:: Task item ::
The whole listing needs to be written out exactly, except for any images.

:: Provided records ::
========================================

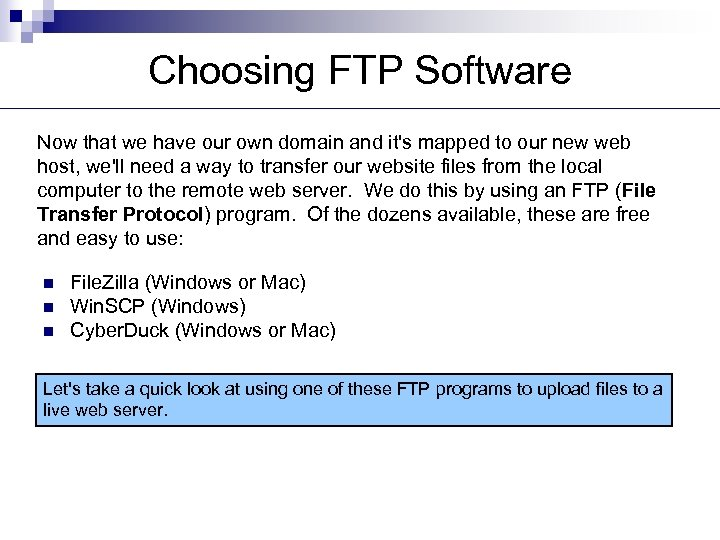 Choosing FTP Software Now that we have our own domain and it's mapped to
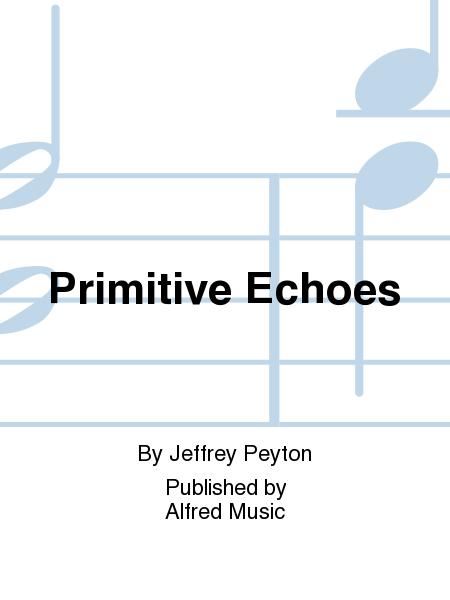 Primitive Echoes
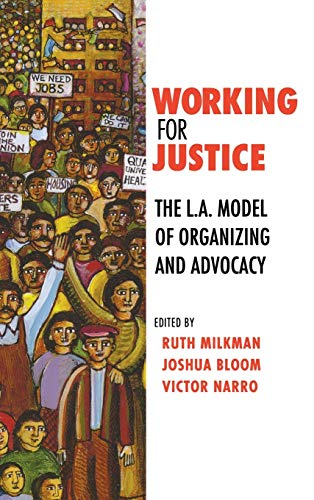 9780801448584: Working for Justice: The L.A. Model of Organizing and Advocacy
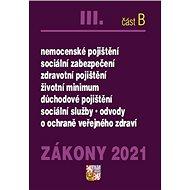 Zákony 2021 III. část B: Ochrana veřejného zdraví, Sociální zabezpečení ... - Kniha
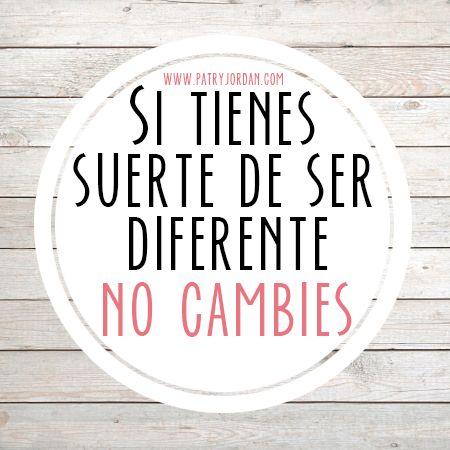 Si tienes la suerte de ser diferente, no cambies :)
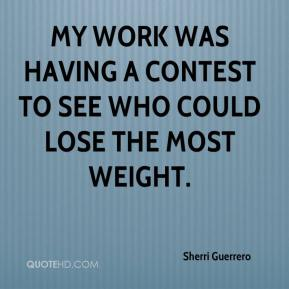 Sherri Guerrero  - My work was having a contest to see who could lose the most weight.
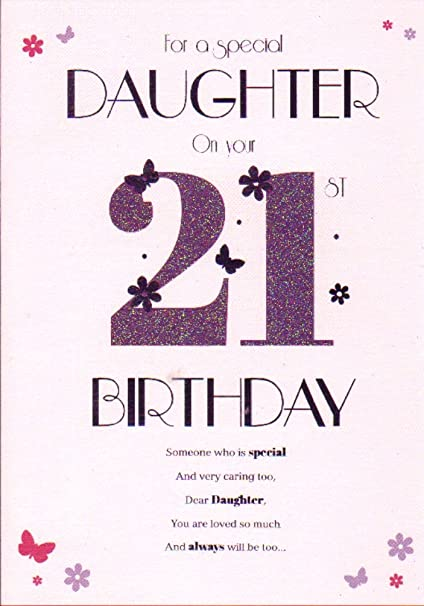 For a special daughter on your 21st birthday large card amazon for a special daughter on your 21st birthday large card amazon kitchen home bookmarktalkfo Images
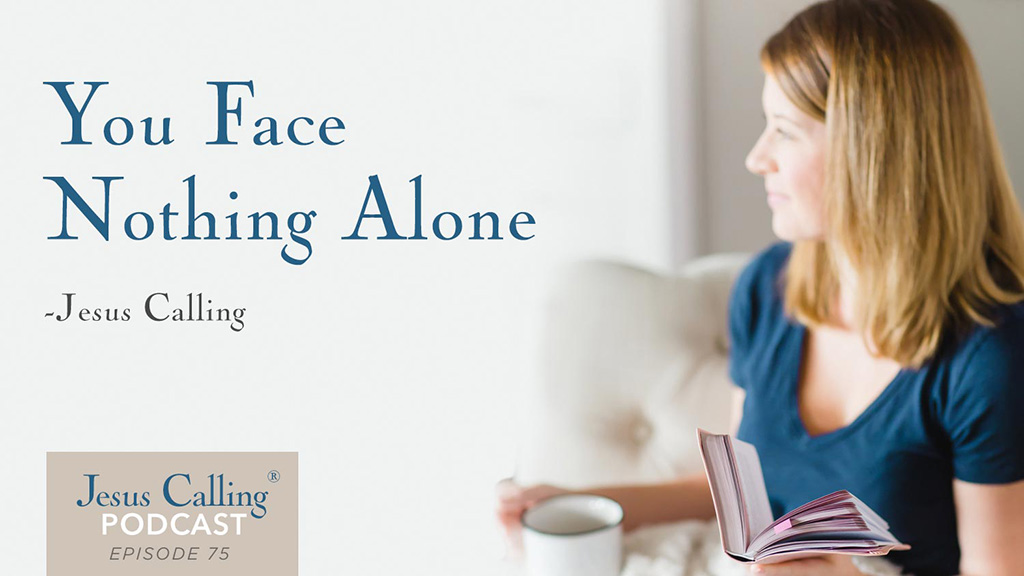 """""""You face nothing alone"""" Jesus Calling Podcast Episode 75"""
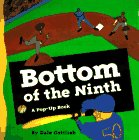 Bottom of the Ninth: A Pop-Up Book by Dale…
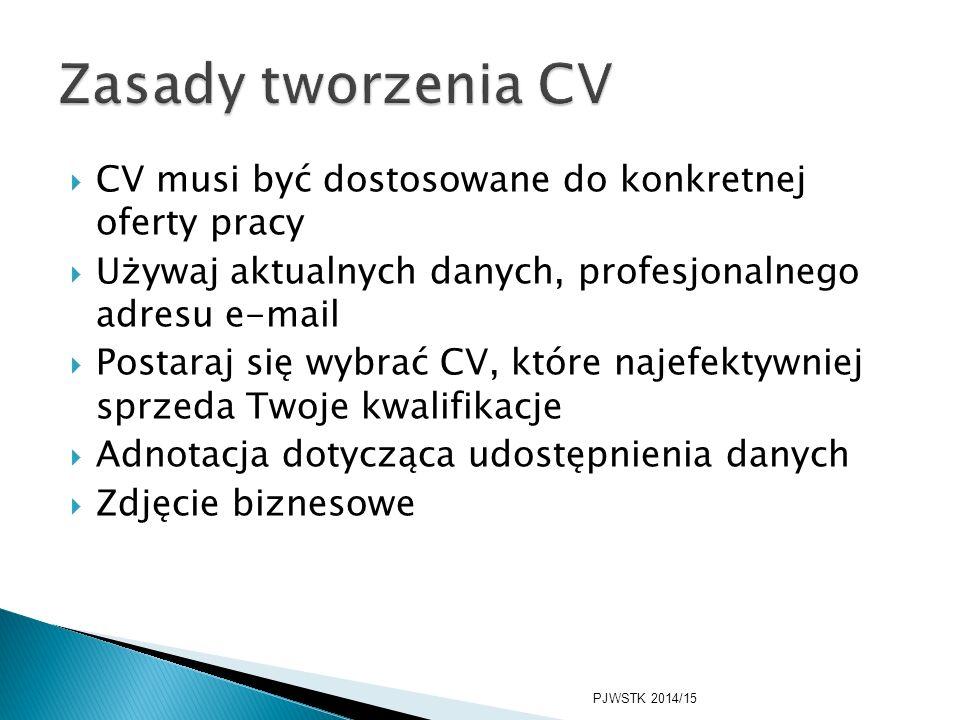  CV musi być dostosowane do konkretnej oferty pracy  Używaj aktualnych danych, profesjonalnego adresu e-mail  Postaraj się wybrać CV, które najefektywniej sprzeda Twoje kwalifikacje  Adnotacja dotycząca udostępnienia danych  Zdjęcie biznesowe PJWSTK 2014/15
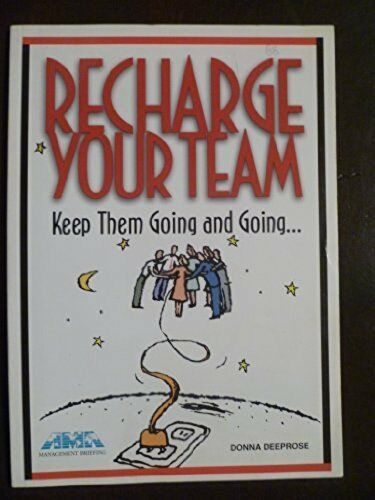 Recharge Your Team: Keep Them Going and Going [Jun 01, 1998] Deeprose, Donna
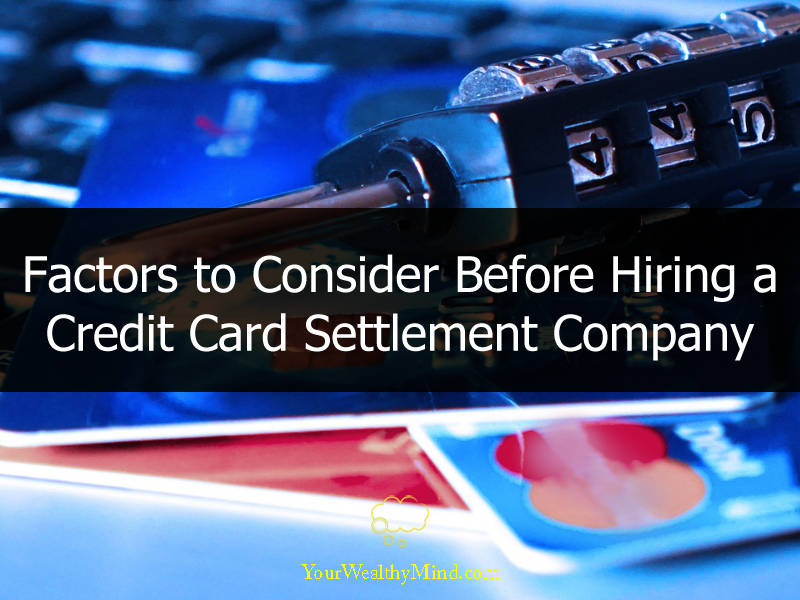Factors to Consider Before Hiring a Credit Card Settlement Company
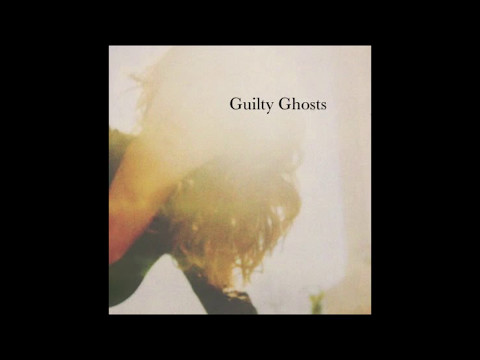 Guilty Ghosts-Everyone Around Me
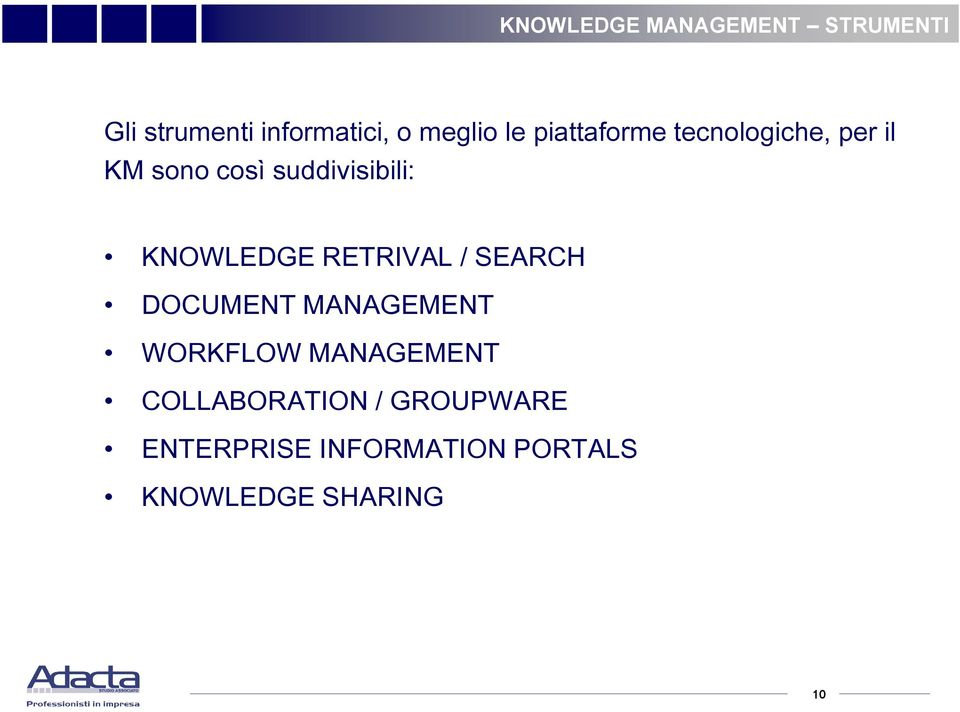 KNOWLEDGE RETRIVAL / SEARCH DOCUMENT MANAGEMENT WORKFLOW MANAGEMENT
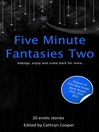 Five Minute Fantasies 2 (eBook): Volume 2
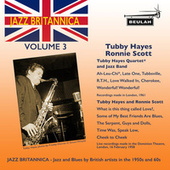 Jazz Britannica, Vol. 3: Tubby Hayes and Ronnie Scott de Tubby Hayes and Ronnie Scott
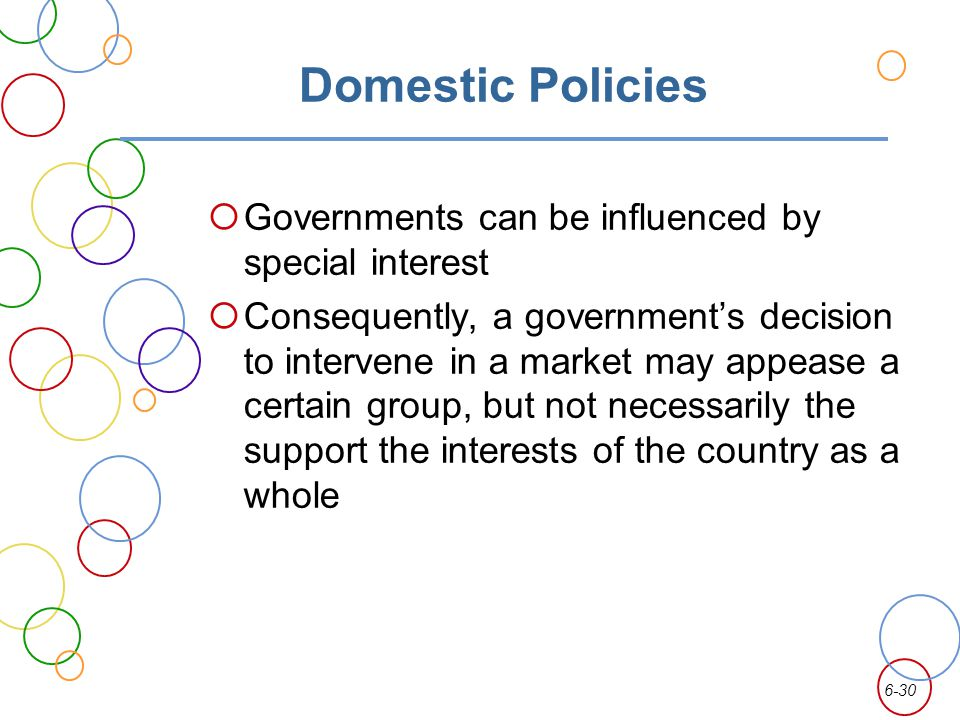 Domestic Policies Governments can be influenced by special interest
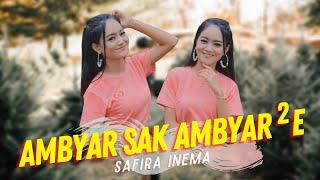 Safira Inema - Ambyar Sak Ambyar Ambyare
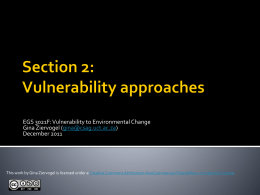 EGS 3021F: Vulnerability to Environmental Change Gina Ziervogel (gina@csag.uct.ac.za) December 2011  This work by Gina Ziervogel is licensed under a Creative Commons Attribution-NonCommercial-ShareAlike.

========================================

:: Final answer ::
 Choosing FTP Software Now that we have our own domain and it's mapped to
 Primitive Echoes
 9780801448584: Working for Justice: The L.A. Model of Organizing and Advocacy
 Zákony 2021 III. část B: Ochrana veřejného zdraví, Sociální zabezpečení ... - Kniha
 Si tienes la suerte de ser diferente, no cambies :)
 Sherri Guerrero  - My work was having a contest to see who could lose the most weight.
 For a special daughter on your 21st birthday large card amazon for a special daughter on your 21st birthday large card amazon kitchen home bookmarktalkfo Images
 """""""You face nothing alone"""" Jesus Calling Podcast Episode 75"""
 Bottom of the Ninth: A Pop-Up Book by Dale…
  CV musi być dostosowane do konkretnej oferty pracy  Używaj aktualnych danych, profesjonalnego adresu e-mail  Postaraj się wybrać CV, które najefektywniej sprzeda Twoje kwalifikacje  Adnotacja dotycząca udostępnienia danych  Zdjęcie biznesowe PJWSTK 2014/15
 Recharge Your Team: Keep Them Going and Going [Jun 01, 1998] Deeprose, Donna
Factors to Consider Before Hiring a Credit Card Settlement Company
 Guilty Ghosts-Everyone Around Me
 KNOWLEDGE RETRIVAL / SEARCH DOCUMENT MANAGEMENT WORKFLOW MANAGEMENT
 Five Minute Fantasies 2 (eBook): Volume 2
 Jazz Britannica, Vol. 3: Tubby Hayes and Ronnie Scott de Tubby Hayes and Ronnie Scott
 Domestic Policies Governments can be influenced by special interest
 Safira Inema - Ambyar Sak Ambyar Ambyare
 EGS 3021F: Vulnerability to Environmental Change Gina Ziervogel (gina@csag.uct.ac.za) December 2011  This work by Gina Ziervogel is licensed under a Creative Commons Attribution-NonCommercial-ShareAlike.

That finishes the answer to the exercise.